Sie ist eine Vorreiterin und Koryphäe auf diesem Bereich. Grund genug für mich diese inspirierende Frau zu interviewen und euch einen Einblick zu gewähren. Sie spricht vor allem über Trends in HR und der Bezug zur Digitalisierung.

Liebe Anna, Vollblut HRlerin, Anhängerin der digitalen Szene und Schaffensperson – trifft es das ungefähr auf den Punkt? Oder wie würdest du dich in deinen eigenen Worten beschreiben?

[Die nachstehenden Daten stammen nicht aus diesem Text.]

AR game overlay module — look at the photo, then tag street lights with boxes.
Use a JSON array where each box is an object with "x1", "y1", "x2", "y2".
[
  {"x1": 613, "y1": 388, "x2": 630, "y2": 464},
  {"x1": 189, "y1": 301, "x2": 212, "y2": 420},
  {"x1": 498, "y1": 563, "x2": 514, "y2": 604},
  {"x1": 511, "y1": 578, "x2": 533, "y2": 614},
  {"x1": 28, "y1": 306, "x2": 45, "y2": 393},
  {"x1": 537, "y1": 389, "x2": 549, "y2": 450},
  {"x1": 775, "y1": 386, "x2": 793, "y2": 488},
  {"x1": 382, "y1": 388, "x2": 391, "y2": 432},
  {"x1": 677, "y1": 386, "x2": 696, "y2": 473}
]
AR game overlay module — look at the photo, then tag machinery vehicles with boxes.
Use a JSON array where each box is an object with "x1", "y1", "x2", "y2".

Anna: Ich glaube schon, dass man von außen am ehesten versteht was ich tue, wenn man die Label „HR“ und „Startup“ verknüpft. Irgendwie hat sich das aber in den letzten Jahren weiterentwickelt und ich glaube ich muss nach 16 Jahren HR einen neuen Titel finden. HR ist auch einfach nicht sexy und verändert sich zum Glück gerade. Mal sehen, wie ich mich in den nächsten Jahren vorstelle. Irgendwas mit Menschen und Jobs auf jeden Fall. Gerade habe ich bspw. total Interesse an HR Tech und vielleicht ist das meine nächste Nische.

Wie kam die Entscheidung in Richtung HR zu gehen?

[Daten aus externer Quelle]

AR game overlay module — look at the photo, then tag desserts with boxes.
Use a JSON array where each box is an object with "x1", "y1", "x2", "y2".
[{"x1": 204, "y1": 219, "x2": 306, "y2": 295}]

Anna: Purer Zufall. Ich war 18 und hatte gerade Abi in der Tasche, ein Jahr Zeit und bin durch Zufall in der Personalabteilung der Bertelsmann Konzernzentrale in Gütersloh gelandet. Zum Glück bin ich direkt zu einem Startup in die HR Abteilung gewechselt, denn sonst wäre ich sicherlich nicht in der Wirtschaft geblieben. So ein Konzern wie Bertelsmann damals ist für junge Menschen mit Kreativität und Ideen ja ziemlich frustrierend. Im Startup waren aber alle jung, wild und alles war neu und Pionierarbeit. Wir haben uns viel selbst beigebracht und ich habe Personalwesen gelernt.

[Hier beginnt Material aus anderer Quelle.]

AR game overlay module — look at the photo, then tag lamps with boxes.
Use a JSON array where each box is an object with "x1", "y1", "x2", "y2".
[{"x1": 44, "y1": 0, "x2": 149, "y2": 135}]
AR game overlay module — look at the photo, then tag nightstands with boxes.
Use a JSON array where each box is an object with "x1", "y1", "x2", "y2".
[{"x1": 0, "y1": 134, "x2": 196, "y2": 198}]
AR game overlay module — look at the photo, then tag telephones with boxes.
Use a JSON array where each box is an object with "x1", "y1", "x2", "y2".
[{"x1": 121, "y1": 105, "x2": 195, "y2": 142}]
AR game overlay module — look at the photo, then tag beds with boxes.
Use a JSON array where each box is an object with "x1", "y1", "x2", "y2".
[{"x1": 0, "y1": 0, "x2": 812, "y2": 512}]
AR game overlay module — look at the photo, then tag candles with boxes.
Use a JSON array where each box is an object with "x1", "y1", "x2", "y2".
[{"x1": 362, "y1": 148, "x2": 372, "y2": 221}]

Ich finde das immer ziemlich abgelutscht wenn Personaler sagen, sie machen halt „gerne was mit Menschen“. Mich hat Recruiting immer am meisten fasziniert. Menschen zu Jobs zu verhelfen, für Unternehmen neue Mitarbeiter zu finden… Die Macht dahinter, die Einblicke die man bekommt, hinter Organigramme und Lebensläufe zu schauen, das hat mich damals schon gepackt.


Wenn du zurückblickst, würdest du jede Entscheidung genau so treffen oder gibt es Entscheidungen, die du heute bereust?

Anna: Offensichtlich entscheide ich sehr intuitiv und irrational, auch im beruflichen Kontext. Neue Jobs müssen mich begeistern und das wird auch stark von den Menschen mit denen ich arbeite, beeinflusst. Solange ich lerne, bin ich glücklich. Daher bin ich bisher immer gegangen, wenn ich das Gefühl hatte, weiterziehen zu müssen weil mein Gehirn stillsteht. Bereuen kann man daher immer nur mangelnden Mut für Veränderungen.

Du hast sowohl im Corporate als auch im Start-up Bereich gearbeitet, gibt es eine Präferenz?

Anna: Unternehmensgrößen sind nicht unbedingt der entscheidende Faktor, zumal sich Konzerne inzwischen an einigen Stellen auch moderner aufstellen, Hierarchien flacher werden und alles schneller gehen muss. Als Person funktioniere ich allerdings in der Tat am besten in Umfeldern in denen ich selbstbestimmt arbeiten kann und mich Strukturen und Politik nicht aufhalten. Ich bin da auch einfach anders sozialisiert und kann Menschen leider nicht in den Hintern kriechen, um eine absurde Vorstellung von Karriere voranzutreiben oder mich selbst zu optimieren. Mich treiben schon Themen und Ideen an und nicht Titel und Privilegien. Das gibt es aber, sowohl in großen als auch in kleinen Unternehmen. (Old) Boys Clubs, Narzissten und Politik gibt es auch in Startups.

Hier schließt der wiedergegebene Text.